I have just come in from Tristan and Isolde .
I had to hurry and be there for the first notes because you—my you—would, I felt, be sitting beside me as you have so often. That, of course, is passion—the passion that makes us unaccountable in our actions.
I found you naturally: but I found, too, something else. It has always a little puzzled me why we return to Tristan. There are passages in that thing as intolerable as anything in any of the Germanic master’s scores. But we are held—simply by the idea of the love-philtre: it’s that alone that interests us. We do not care about the initial amenities of Tristan and the prima donna: we do not believe in Mark’s psychologising: but, from the moment when those two dismal marionettes have drained unconsideringly the impossible cup, they become suddenly alive, and we see two human beings under the grip of a passion—acting as irrationally as I did when I promised my cabman five shillings to get me to the theatre in time for the opening bars.
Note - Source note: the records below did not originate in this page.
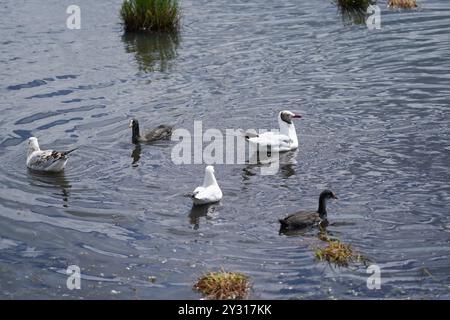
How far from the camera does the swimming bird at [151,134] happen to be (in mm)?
19516

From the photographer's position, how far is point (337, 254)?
43.8 feet

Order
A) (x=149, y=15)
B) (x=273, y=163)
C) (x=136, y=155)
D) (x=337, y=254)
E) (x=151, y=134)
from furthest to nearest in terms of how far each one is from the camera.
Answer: (x=149, y=15), (x=151, y=134), (x=136, y=155), (x=273, y=163), (x=337, y=254)

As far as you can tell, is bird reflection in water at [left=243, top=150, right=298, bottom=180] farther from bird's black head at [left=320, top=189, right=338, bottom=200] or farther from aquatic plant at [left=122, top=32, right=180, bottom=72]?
aquatic plant at [left=122, top=32, right=180, bottom=72]

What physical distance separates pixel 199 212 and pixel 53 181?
3507 mm

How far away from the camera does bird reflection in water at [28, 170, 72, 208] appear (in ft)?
55.7

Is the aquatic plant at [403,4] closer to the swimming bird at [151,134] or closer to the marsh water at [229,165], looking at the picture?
the marsh water at [229,165]

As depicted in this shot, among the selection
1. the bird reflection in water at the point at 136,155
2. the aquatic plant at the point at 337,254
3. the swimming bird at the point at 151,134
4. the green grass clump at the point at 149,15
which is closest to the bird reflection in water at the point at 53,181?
the bird reflection in water at the point at 136,155

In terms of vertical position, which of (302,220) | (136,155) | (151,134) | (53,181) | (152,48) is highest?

It is, you see, the love-philtre that performs this miracle. It interests—it is real to us—because every human being knows what it is to act, irrationally, under the stress of some passion or other. We are drawn along irresistibly: we commit the predestined follies or the predestined heroisms: the other side of our being acts in contravention of all our rules of conduct or of intellect. Here, in Tristan, we see such madness justified with a concrete substance, a herb, a root. We see a vision of a state of mind in which morality no longer exists: we are given a respite, a rest: an interval in which no standard of conduct oppresses us. It is an idea of an appeal more universal than any other in which the tired imagination of humanity takes refuge.